Je t’ai vu au fond de la salle. Tu t’es approché, prudemment, comme un chasseur auprès de sa proie. Par ton regard, j’ai compris. J’ai détourné le mien, en direction du prochain. À ma droite; un nouveau profil. Si j’avais pris le temps de lui parler, j’aurais su qu’il voulait possiblement m’inviter à dîner. Incapable de faire marche arrière, j’étais prisonnière d’une autre étreinte. Celle-ci, quoique ferme et douce à la fois, ne me rassurait pas suffisamment.

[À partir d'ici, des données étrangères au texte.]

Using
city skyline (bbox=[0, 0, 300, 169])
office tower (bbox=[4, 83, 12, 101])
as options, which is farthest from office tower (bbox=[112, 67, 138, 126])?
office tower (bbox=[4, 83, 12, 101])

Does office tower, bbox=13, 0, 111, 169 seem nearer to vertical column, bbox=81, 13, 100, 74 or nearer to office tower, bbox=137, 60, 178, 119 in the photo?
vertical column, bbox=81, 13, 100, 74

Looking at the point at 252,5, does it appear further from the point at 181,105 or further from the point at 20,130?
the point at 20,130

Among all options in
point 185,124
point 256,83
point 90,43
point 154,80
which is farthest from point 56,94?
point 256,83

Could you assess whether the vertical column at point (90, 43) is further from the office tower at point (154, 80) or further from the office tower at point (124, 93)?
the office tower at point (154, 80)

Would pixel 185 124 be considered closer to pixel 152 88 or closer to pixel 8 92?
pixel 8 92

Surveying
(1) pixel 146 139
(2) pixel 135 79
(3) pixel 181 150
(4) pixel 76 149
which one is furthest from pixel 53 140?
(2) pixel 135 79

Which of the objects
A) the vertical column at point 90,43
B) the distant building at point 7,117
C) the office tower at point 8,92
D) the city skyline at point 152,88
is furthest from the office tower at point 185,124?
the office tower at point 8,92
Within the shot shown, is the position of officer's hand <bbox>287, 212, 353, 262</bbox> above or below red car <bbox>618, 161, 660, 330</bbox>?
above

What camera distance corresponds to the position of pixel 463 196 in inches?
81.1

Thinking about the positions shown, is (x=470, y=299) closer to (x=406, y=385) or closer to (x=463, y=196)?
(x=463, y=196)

J’ai tenté de me laisser aller, mais je craignais d’y laisser ma dignité.
Comme tout le monde, j’ai vu ces nombreux films et leur famille parfaite; deux enfants, la maison de banlieue, le chien, le VUS et le chalet. Puis, il y a moi au centre de tous ces idéaux. Moi, planquée au milieu de la piste de danse, qui se demande si le grand A est essentiel à ma vie. Tant qu’à avoir un B, vaut mieux être seule que mal accompagnée.
Notre génération est plutôt du type S : satisfaction soudaine simplement en swipant. On glisse d’un bord pis de l’autre et on enchaîne les pas sur une mélodie déjà fredonnée des dizaines de fois. À l’ère de la Tinder game, en deux-trois mouvements de doigts, on souhaite trouver notre refrain préféré. Too bad, le DJ en a abusé pis mon petit cœur est usé. À quoi bon danser un slow quand on peut danser en solo?
J’ai appris à être seule, mais aussi à composer avec toutes les chansons. Jusqu’à la prochaine balade des gens heureux, jusqu’à la prochaine balade des amoureux.